Seniors’ pattern of out-of-pocket co-pays says much about US healthcare
The Supreme Court is currently debating whether or not the Affordable Care Act is constitutional. Whether the court does or does not overturn the law, affordability will be an issue for many Americans, even those with health insurance.
The problem: copayments.
Most insured Americans might pay a $20 copay at their doctor’s office or a $10 copay at the pharmacy. For many, the price is even higher.
Economists view copayments as an important part of cost control. If people don’t pay any price for their healthcare, then — the argument goes — there’ll be too much waste. But there’s an issue with copayments that many experts have long ignored. What happens to the person who needs to see a doctor but doesn’t have the $20 for the copay? For those with the cash, a $20 copayment might amount to a nudge that gets them to use healthcare judiciously, cutting back on unnecessary care. For those with no cash at all, though, the copayment amounts to a brick wall.
My co-authors, Tim Layton and Daniel Prinz of Harvard Medical School, and I recently wrote a study to explore this issue.
Each month, 64 million Americans receive their Social Security checks. We studied data on the Medicare Part D program to measure how those Social Security checks affect prescription fills at American pharmacies.
We found a stark, striking pattern.
Prescription fills increase by 6–14 percent on days when people receive their Social Security checks. Our estimates suggest that 1.3 million prescription fills are delayed each year until recipients’ Social Security checks arrive.
What’s more, we found an effect of Social Security checks even for prescription fills of drugs that are very important, drugs that doctors implore their patients to take carefully. We observed a spike in prescription fills for anti-seizure medications, for example, and blood thinners. Many Americans, it seems, wait until their Social Security checks arrive before they fill prescriptions for medications that might save their lives.
That’s not to say that all healthcare should be free of charge for everyone.
Economists have known for decades that copayments really do prevent waste. When people have to pay, at least a token price for their healthcare, they consume less healthcare, and, on average, their health does not suffer. That’s why copayments are not solely an American phenomenon, and why most health economists would not support getting rid of copayments entirely.

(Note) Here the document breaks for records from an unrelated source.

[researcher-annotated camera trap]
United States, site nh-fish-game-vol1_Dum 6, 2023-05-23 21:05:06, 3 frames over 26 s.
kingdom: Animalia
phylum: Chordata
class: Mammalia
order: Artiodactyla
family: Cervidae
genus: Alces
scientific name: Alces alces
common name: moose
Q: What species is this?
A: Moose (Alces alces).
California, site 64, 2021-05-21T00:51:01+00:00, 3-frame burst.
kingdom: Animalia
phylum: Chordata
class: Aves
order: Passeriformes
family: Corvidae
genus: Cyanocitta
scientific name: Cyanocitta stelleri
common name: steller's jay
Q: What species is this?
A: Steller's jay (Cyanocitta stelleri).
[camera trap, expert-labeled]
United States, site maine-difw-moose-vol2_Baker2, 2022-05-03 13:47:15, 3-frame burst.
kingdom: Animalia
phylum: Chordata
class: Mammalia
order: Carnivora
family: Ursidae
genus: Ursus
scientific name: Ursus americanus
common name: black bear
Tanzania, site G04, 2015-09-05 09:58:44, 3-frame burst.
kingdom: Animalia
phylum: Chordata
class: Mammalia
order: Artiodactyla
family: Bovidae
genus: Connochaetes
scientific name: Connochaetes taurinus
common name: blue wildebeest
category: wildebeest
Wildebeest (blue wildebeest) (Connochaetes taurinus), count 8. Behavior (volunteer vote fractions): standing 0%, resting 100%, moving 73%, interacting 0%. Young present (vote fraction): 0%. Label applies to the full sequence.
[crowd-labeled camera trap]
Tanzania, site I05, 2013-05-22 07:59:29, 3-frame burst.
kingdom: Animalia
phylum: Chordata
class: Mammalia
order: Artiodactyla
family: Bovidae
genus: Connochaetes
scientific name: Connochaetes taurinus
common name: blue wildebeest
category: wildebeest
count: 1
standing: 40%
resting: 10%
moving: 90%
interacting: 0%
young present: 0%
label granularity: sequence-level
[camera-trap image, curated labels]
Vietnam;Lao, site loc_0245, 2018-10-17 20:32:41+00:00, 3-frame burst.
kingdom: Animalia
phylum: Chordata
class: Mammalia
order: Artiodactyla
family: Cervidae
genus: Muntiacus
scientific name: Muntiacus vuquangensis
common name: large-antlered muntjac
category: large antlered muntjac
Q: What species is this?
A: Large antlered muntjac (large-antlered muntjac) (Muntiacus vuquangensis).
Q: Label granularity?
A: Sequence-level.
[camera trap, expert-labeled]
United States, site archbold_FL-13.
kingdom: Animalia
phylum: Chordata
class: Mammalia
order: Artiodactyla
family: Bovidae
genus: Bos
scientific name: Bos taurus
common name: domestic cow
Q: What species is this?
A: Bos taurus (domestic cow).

But our work suggests that copayments can be especially problematic for low-income Americans, who are more likely to be stuck at the end of the month without any cash on hand. Our results suggest that Medicaid recipients, in particular, should not be required to pay copayments. And, more generally, we need to think critically about how health insurance should be structured for those who have very little income.
To many, our research might seem obvious. Of course, those without money will put off filling their scripts until they have the money. Why should we be surprised? And, to that point, many studies have already shown that consumers delay spending until their paychecks arrive.
The thing is, spending on healthcare is different. Putting off healthcare can affect health. And when whole populations have health problems, we all foot the bill.